In conclusion, a wide spectrum of medical specialities and health professions are represented in sCJD registries. Although selection due to higher ascertainment may lie behind the case reports of certain professions involved in clinical management or care of patients with sCJD, the biological significance of these observations remains uncertain and available data do not indicate an increased risk of sCJD in health professionals. However, the methodological issues mentioned above indicate the need for caution in drawing conclusions from the data and large-scale studies with specific causal hypotheses are needed in order for further research to be undertaken into the potential link between health professions and sCJD.

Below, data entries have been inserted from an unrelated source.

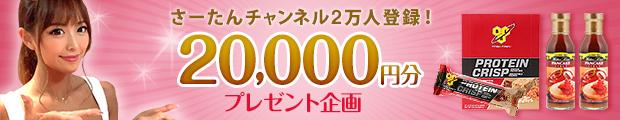 【プレゼント企画】2万円分プレゼント!【感謝祭】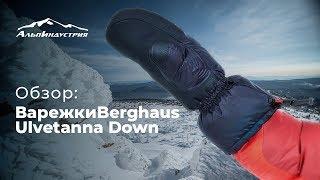 Обзор | Варежки Berghaus Ulvetanna Down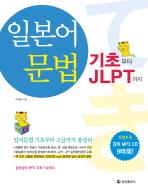 일본어 문법: 기초부터 JLPT까지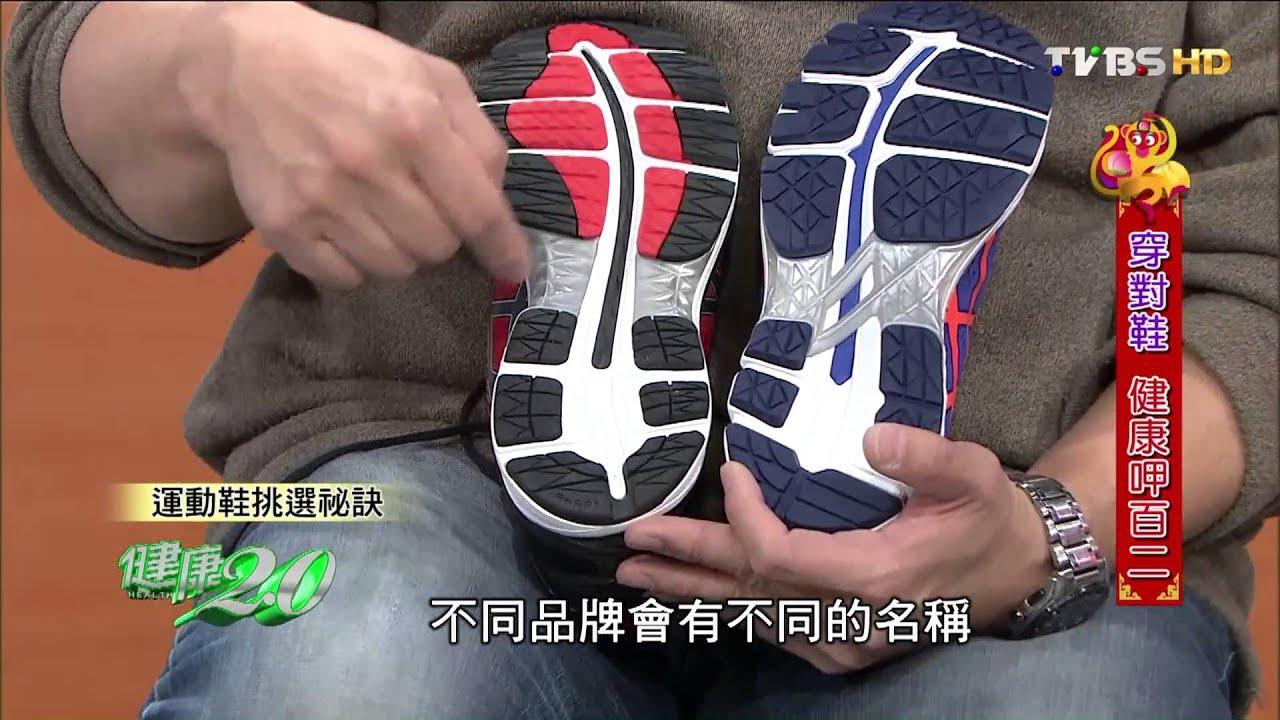 穿對鞋很重要!運動鞋挑選祕訣 健康2.0 20160214 (3/4)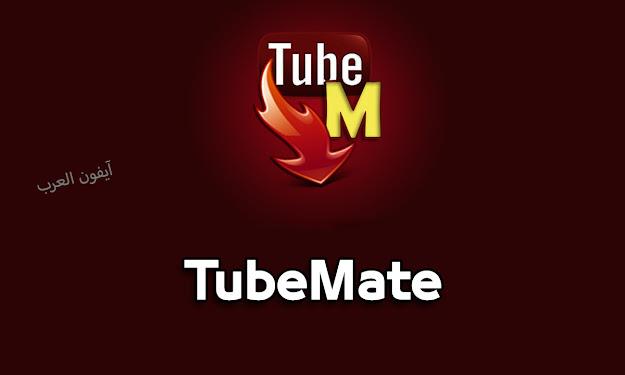 تحميل تطبيق TubeMate للايفون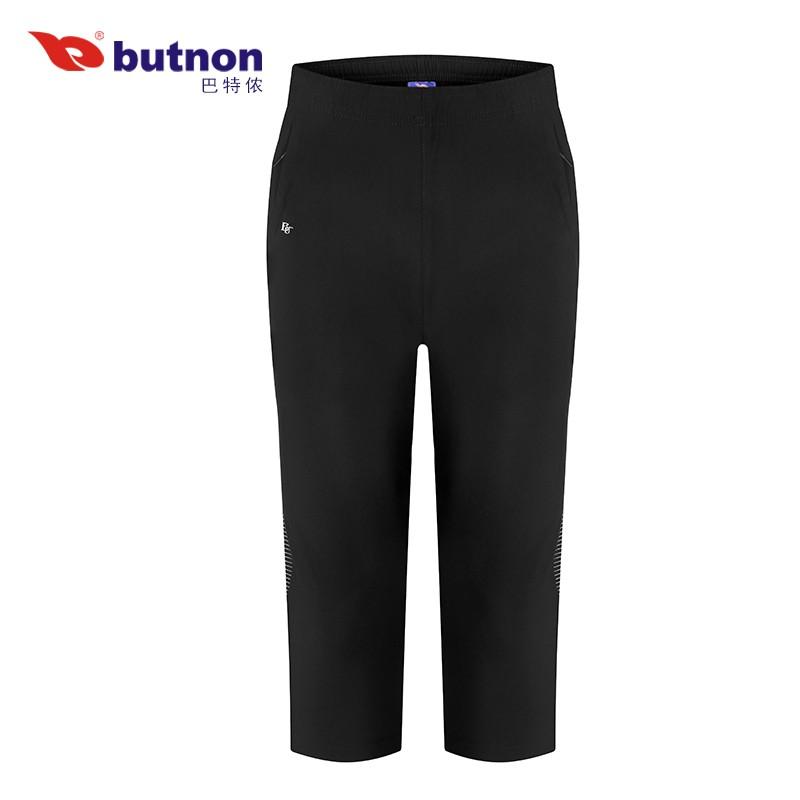 巴特侬butnon运动短裤男女速干透气跑步七分裤直筒梭织运动裤休闲中裤 M9304、M9303-黑色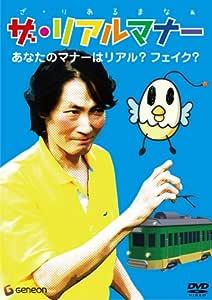 ザ・リアルマナー [DVD]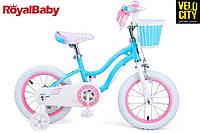 Велосипед RoyalBaby STAR GIRL для девочки, фото 1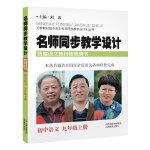 名师同步教学设计・小学语文九年级 上册(统编语文教材教师用书)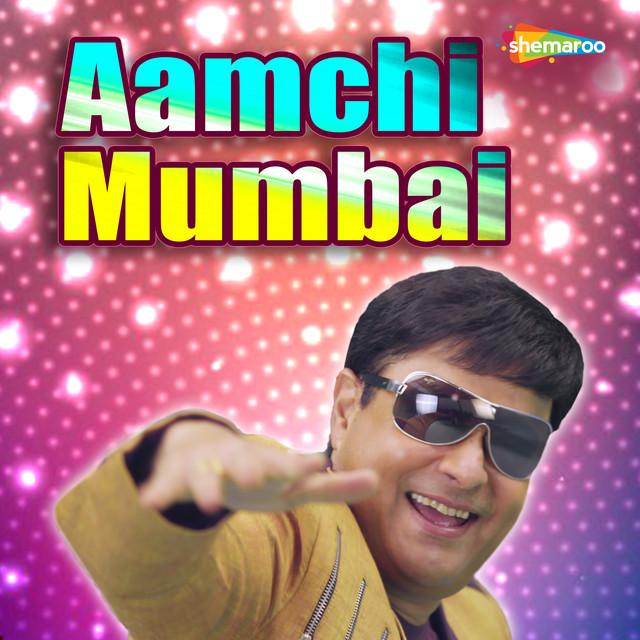 businessman aamchi mumbai song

The authors would like to thank all EuroCJD network members and officials worldwide who furnished data constituting and/or comments contributing to the basis of this study, and the following in particular: Prof. P. Cras, Belgium; Dr G. Jansen, Canada; Mrs G. Klug, Australia; Drs K. Mølbak and H. Laursen, Denmark; Dr S. Papacostas, Cyprus; Dr J. Kulczycki, Poland; Mrs F. Avellanal, Spain; Dr A. L. Hammarin and Mrs S. Ivarsson, Sweden; and Dr R. Knight, United Kingdom.
The EuroCJD network has been supported by Directorate-General for Research and Innovation (DG Research), Directorate-General for Health and Consumers (DG SANCO) and the European Centre for Disease Prevention and Control.